Sozialdemokratie in Nordrhein-Westfalen: Mit den Zechen verschwindet im Pott die SPD

Ein Bergmann, der ein Foodblog mit veganen Rezepten betreibt? Daniel Molitor ist sein eigener kleiner Strukturwandel. Er versucht zu finden, was die Sozialdemokraten seiner Heimat nie geben konnten: eine neue Identität.

Manchmal, wenn er seine Kollegen herausfordern will, bringt Daniel Molitor ihnen etwas zu essen mit. Neulich gab es Rote-Bete-Suppe. Molitor hört sich dann ihre Sprüche an, über ihn, den Vegetarier, der in seiner Freizeit kocht und einen Foodblog betreibt, auf dem er vegane Rezepte veröffentlicht: „Ich hab’ dich neulich auf der Weide beim Grasen gesehen.“ Dass es einigen Kollegen trotzdem schmeckt, ist eine kleine Revolution. Er sagt: „Viele nehmen sich lieber Kotelett und Sauerkraut mit in den Schacht.“

Der Schacht, das ist das Bergwerk Prosper-Haniel in Bottrop. Die letzte noch aktive Zeche im Ruhrgebiet, einer Gegend, die solcher Steinkohlestollen wegen ein Mythos ist. Der Pott, die hier geförderte Kohle und der hier geschmolzene Stahl haben Deutschlands Industrialisierung ermöglicht, es machte aus Dörfern Großstädte, hat Molitors Vater, Großvater und Urgroßvater ernährt, Einwanderer empfangen und integriert. Schimanski ist ein polnischer Name.

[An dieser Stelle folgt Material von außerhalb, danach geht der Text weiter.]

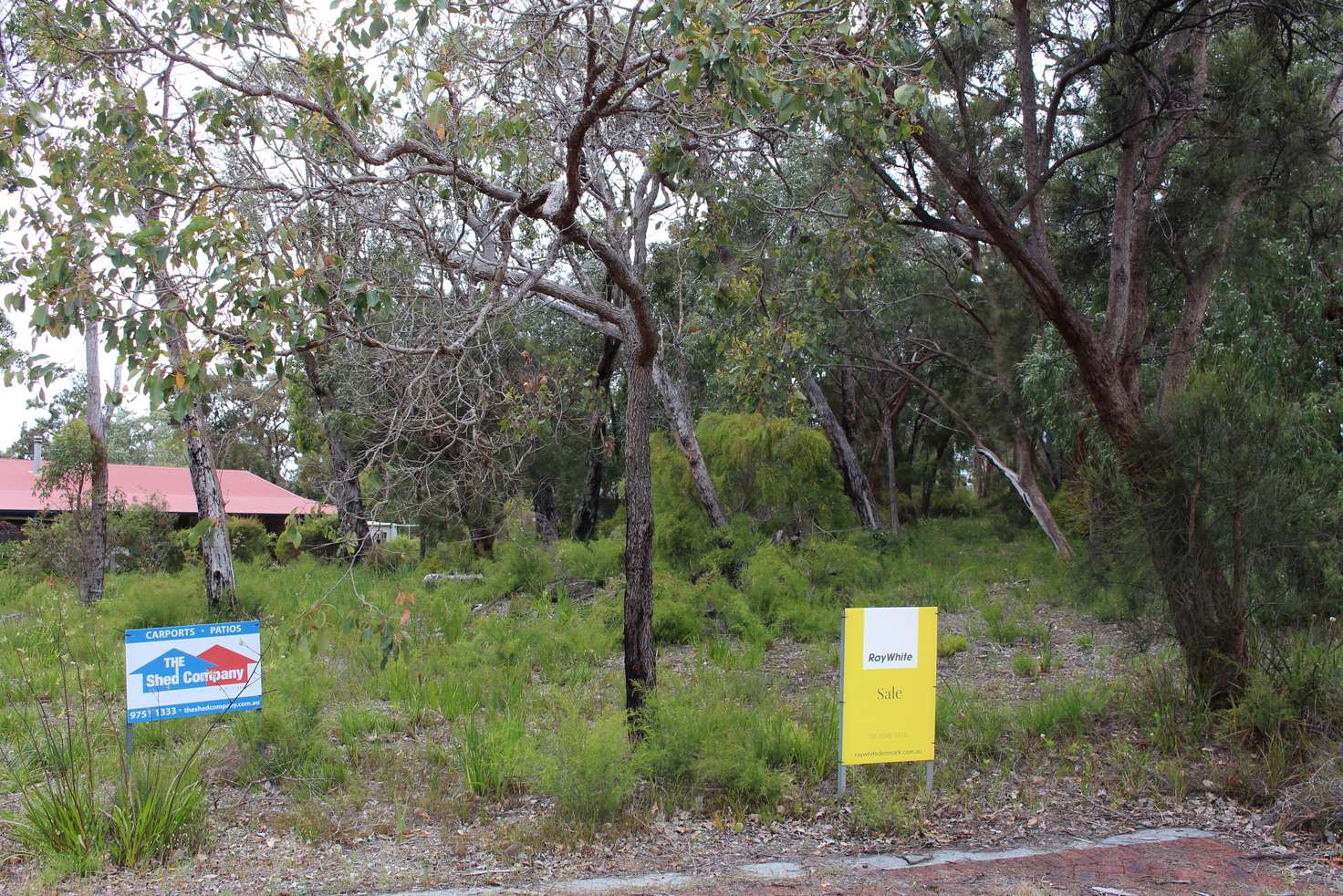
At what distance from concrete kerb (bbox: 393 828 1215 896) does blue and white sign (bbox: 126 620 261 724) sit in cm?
192

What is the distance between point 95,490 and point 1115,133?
640 inches

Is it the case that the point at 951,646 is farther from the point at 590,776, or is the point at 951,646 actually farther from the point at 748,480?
the point at 590,776

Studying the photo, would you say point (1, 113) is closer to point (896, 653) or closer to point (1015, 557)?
point (896, 653)

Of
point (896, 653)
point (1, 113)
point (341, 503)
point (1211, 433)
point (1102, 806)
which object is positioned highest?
point (1, 113)

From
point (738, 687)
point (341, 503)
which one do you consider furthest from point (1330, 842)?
point (341, 503)

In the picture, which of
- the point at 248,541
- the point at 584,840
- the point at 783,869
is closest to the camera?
the point at 783,869

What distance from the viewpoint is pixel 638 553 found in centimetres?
731

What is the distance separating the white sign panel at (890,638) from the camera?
6.15 metres

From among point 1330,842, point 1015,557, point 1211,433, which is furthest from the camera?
point 1015,557

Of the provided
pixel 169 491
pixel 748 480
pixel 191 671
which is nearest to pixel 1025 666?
pixel 748 480

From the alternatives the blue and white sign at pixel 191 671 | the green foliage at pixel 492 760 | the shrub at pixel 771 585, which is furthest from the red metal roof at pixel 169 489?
the green foliage at pixel 492 760

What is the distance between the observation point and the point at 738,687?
27.8ft

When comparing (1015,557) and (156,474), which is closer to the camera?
(1015,557)

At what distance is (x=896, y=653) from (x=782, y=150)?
6.85 metres
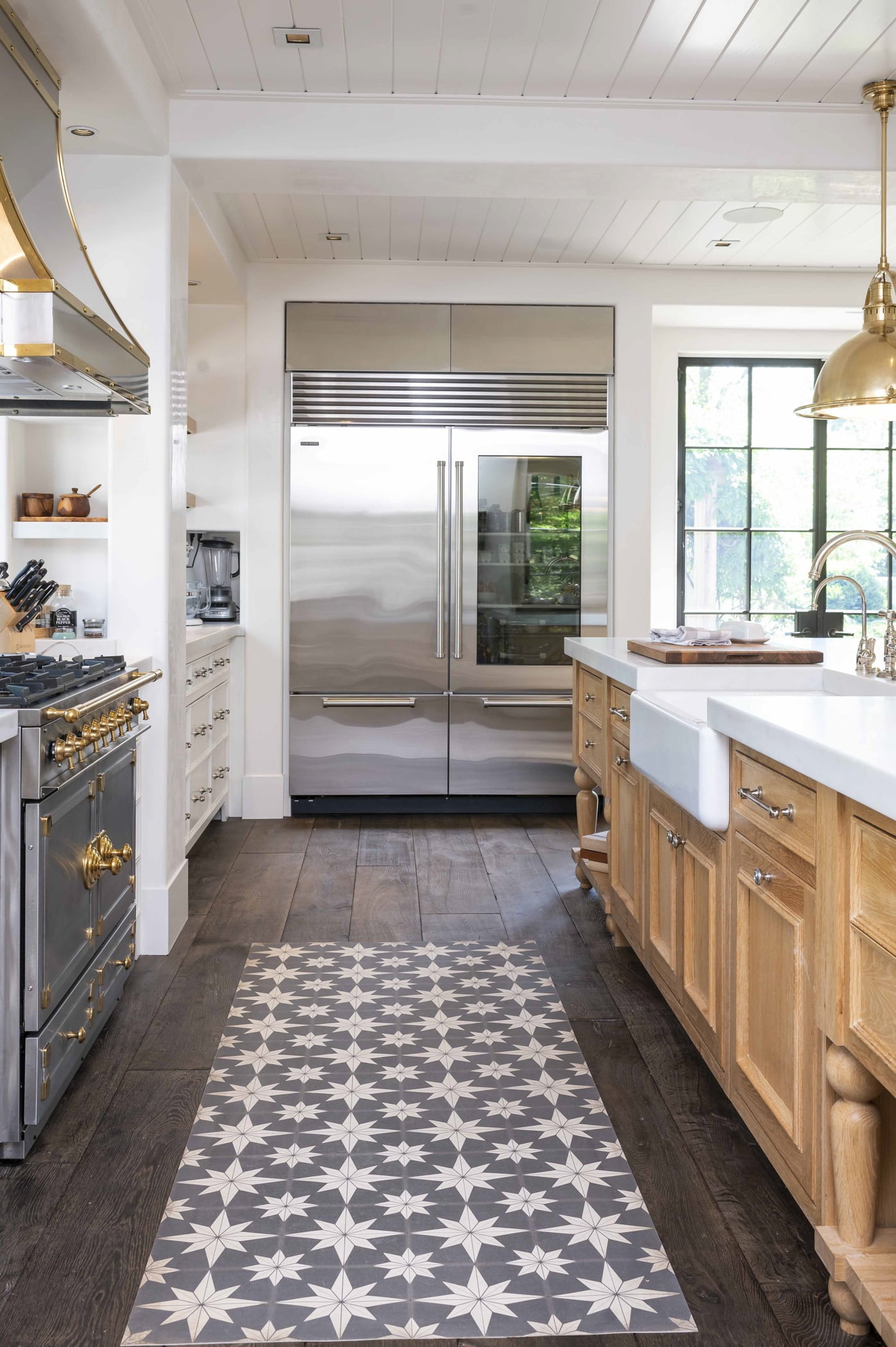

Und er befindet sich seit einem halben Jahrhundert schon in einer Phase, die von Bürokraten „Strukturwandel“ genannt wird. Er hat nun auch diejenigen getroffen, die ihn seit Jahrzehnten mutig betrieben, weil sie hier nahezu ununterbrochen regierten. Die nur vielleicht die einzigen waren, die ihn selbst nicht mitgemacht haben. Es traf die SPD. Sie wird das Land in nächster Zukunft nicht mehr regieren. Ausgerechnet hier, im Kernland der Arbeiterklasse, erlitt die SPD bei der zurückliegenden Landtagswahl ihre größten Verluste. Warum ist das so?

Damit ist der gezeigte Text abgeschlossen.